Forecast: State revenue growing more than expected – for now

Published 8:00 am Thursday, November 30, 2017

SALEM — State economists said Wednesday that they expect the state’s general fund and lottery revenues to be about $47 million higher than forecast last quarter.

State revenues are also are expected to climb higher than previously expected beyond mid-2019, when the state’s current budget biennium ends.

In the long term, revenues are expected to slow, as the state’s population ages and more of those people exit the labor force. Oregon collects most of its revenue from the personal income tax.

However, if plans in Congress to reform federal taxes succeed, that could boost the state’s income tax collections significantly, said state economist Mark McMullen.

As written, the GOP tax plan would do away with several deductions; and Oregonians can deduct their federal taxes from their state taxes. So reduced federal taxes could increase the amount that Oregonians pay to the state, although the tax plan could affect different income earners differently.

Meanwhile, the overall economic outlook is fairly stable, McMullen said.

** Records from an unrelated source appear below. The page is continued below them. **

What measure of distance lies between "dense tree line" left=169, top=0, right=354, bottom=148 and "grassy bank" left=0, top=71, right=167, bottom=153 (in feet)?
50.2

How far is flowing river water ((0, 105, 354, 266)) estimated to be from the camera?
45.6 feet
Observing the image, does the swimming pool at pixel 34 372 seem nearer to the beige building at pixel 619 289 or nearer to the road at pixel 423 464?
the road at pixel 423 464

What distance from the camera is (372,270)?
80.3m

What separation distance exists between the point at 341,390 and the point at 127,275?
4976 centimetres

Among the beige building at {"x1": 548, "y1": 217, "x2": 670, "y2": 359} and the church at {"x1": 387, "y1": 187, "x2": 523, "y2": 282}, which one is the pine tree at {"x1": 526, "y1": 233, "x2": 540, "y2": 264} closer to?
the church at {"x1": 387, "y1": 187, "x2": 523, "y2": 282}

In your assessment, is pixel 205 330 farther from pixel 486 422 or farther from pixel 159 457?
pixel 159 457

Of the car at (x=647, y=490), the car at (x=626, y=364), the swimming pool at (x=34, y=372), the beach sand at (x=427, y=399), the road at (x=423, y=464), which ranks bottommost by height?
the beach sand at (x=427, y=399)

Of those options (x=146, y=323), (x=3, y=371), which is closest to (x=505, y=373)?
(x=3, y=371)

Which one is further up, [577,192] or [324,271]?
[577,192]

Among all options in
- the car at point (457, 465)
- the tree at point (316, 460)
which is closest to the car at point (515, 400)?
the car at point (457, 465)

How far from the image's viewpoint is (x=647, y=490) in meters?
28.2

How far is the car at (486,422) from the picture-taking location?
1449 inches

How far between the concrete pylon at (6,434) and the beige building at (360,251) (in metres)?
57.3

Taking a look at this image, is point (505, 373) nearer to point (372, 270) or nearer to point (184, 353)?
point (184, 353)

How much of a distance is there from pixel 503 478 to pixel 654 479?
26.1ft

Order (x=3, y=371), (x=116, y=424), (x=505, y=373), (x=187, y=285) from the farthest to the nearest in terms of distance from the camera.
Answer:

While the rate of Oregon’s job growth has slowed, the state is still outperforming the overall U.S.

The state is also seeing broader gains in the economy. McMullen said, including among low-income people and beyond the state’s major population centers.

“A lot of our smaller and more distressed rural areas are starting to pick up,” McMullen said.

Mid-year population estimates show that every Oregon county has added population in 2017, which makes Oregon’s rural areas stand out from rural areas elsewhere in the country.

While at some point the economic expansion is going to end, the risk of entering a recession is currently low.

State economist Josh Lehner said there were few indicators of an impending recession. The state’s budgetary reserves are also growing, which could pad, but not fully offset, the effects of a recession.

The economic forecast was released on the heels of new population growth estimates from Portland State University’s Population Research Center, finding that the state’s population had increased between 64,750 between 2016 and 2017. Much of that — about 88 percent — was due to migration into the state.

While deaths are expected to outnumber births in Oregon in 2029, which could change the long-term outlook for revenue and economic growth, but Lehner also noted that the outlook for in-migration continues to be positive.